**Reading passage**
__________________________________________________

To recap, the government is hoping to close the "digital gap" between regional and metropolitan schools through better integration of digital technology into the school curriculum and infrastructure, with AU$366 million over two years to be given to the initiative.
Meanwhile, AU$54.5 million has been earmarked for a major digital courts and tribunals reform project to digitise services, improve productivity in the legal system, enhance processes, and improve customer experience.
AU$45.8 million will be used to implement the next phase of an end-to-end digital planning service through the ePlanning program and AU$17.5 million of the DRF has been allocated towards improving the online customer experience for key Revenue NSW online services.
Also reserved under the DRF is AU$240 million for cybersecurity initiatives, including AU$60 million over the next three years for Cyber Security NSW.
Cyber Security NSW is responsible for detecting, scanning, and managing online vulnerabilities and data across departments and agencies.
The Budget is also aiming to support the growth of the state's advanced manufacturing sector, with a new industry strategy that it hopes can create more jobs across a range of industries, including defence and space, and drive the development of emerging industries such as cybersecurity, medtech, and other digital technologies.

__________________________________________________

**Available data**
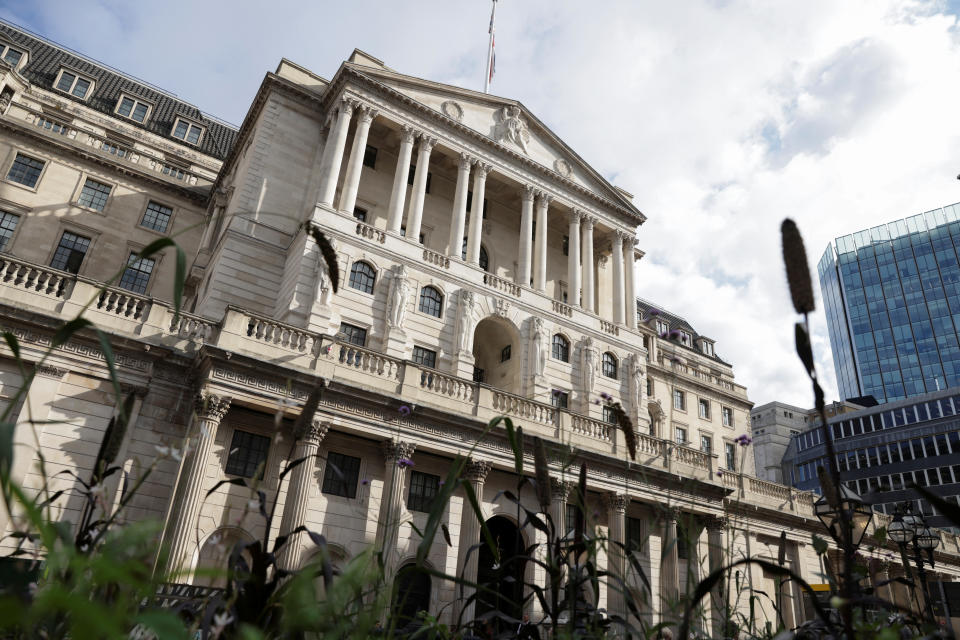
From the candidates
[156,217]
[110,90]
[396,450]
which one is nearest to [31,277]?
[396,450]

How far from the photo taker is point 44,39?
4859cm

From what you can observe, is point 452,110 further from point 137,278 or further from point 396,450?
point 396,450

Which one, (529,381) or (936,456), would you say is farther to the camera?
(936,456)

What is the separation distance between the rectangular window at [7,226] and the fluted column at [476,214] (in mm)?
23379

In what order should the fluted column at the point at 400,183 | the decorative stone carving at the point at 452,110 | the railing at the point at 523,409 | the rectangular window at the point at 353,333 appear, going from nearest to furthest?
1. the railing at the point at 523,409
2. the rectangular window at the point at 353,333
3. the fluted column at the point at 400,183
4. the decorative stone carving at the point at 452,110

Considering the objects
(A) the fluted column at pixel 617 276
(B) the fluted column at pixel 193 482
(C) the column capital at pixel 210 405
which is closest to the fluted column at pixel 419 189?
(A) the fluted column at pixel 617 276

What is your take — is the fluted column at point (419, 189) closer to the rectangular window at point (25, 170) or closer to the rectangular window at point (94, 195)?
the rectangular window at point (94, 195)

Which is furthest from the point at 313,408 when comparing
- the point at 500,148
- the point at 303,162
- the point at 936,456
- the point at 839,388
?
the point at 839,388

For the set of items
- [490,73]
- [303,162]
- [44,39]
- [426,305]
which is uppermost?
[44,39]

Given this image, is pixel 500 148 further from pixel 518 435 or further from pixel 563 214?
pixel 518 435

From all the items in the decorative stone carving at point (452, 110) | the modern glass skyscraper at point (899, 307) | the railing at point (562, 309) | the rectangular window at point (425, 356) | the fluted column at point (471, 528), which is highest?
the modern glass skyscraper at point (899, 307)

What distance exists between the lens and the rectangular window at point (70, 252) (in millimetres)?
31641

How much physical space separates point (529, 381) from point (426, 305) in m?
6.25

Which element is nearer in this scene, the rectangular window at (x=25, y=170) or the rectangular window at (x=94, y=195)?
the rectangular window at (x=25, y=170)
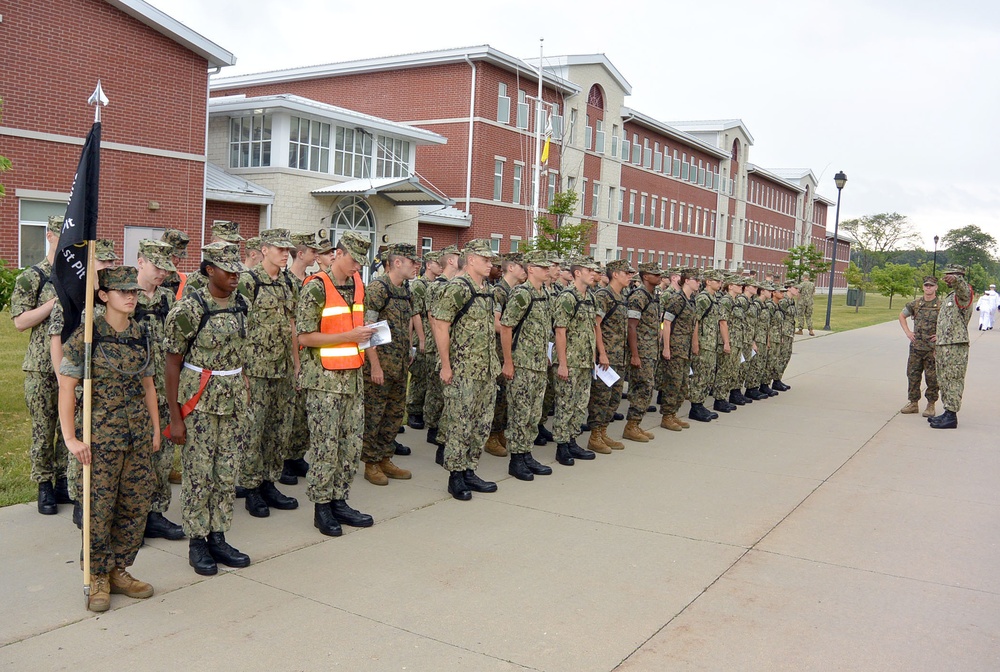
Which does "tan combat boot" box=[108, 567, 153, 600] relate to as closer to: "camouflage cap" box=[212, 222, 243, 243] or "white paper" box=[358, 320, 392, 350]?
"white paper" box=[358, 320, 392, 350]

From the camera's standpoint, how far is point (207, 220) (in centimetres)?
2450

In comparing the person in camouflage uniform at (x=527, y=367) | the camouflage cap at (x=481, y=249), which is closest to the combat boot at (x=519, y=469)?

__________________________________________________

**Exercise 1**
Rewrite the passage on digital technology funding from "AU$45.8 million will" up to and including "departments and agencies.", putting "digital customer experience" in place of "online customer experience".
**Exercise 2**
Write the next part of the passage on digital technology funding, picking up after its final sentence.

**Answer 1**
AU$45.8 million will be used to implement the next phase of an end-to-end digital planning service through the ePlanning program and AU$17.5 million of the DRF has been allocated towards improving the digital customer experience for key Revenue NSW online services.
Also reserved under the DRF is AU$240 million for cybersecurity initiatives, including AU$60 million over the next three years for Cyber Security NSW.
Cyber Security NSW is responsible for detecting, scanning, and managing online vulnerabilities and data across departments and agencies.

**Answer 2**
Elsewhere, the state is also investing in digital health measures that "build on key successes during COVID-19" and further modernise its health system.
AU$50.4 million will be used to provide technology-enabled workforce support options, including remote video conferencing and expanding telehealth services and related infrastructure to enable more access to mental health support for people in immediate crisis.
An integrated state-wide laboratory information management system will also be developed to provide seamless ordering, processing, and reporting of over 70 million tests per year across NSW Health; and a real-time prescription monitoring system will be implemented to track prescribed medicines associated with a high risk of causing harm, dependence, or misuse.
Hoping to lay the foundations of a strong economic recovery, the government has also introduced a number of productivity reforms that are designed to support individuals and businesses to rapidly adapt to the new environment, make it easier to do business by removing hurdles to investment and innovation, and leverage the opportunities from COVID-19 and adopt new technologies.
"Business investment will be critical to a sustainable recovery," the papers said. "The NSW government is supporting businesses affected by COVID-19 to adapt, innovate, and invest in new activities.
"The NSW government's targeted relaxation of trading hours and other regulations at the height of the pandemic has helped businesses pivot to alternative models and encouraged the uptake of new technology.
"The Treasurer will lead a whole-of-government evaluation of the costs and benefits of retaining some of these temporary changes to promote a stronger recovery."
The state is also providing up to AU$500 million as part of its "Out and About" program to stimulate spending in the local economy, including restaurants, visitor sites, and cultural attractions. Every adult resident will be eligible to claim up to AU$100 in digital vouchers to spend on eating out and entertainment.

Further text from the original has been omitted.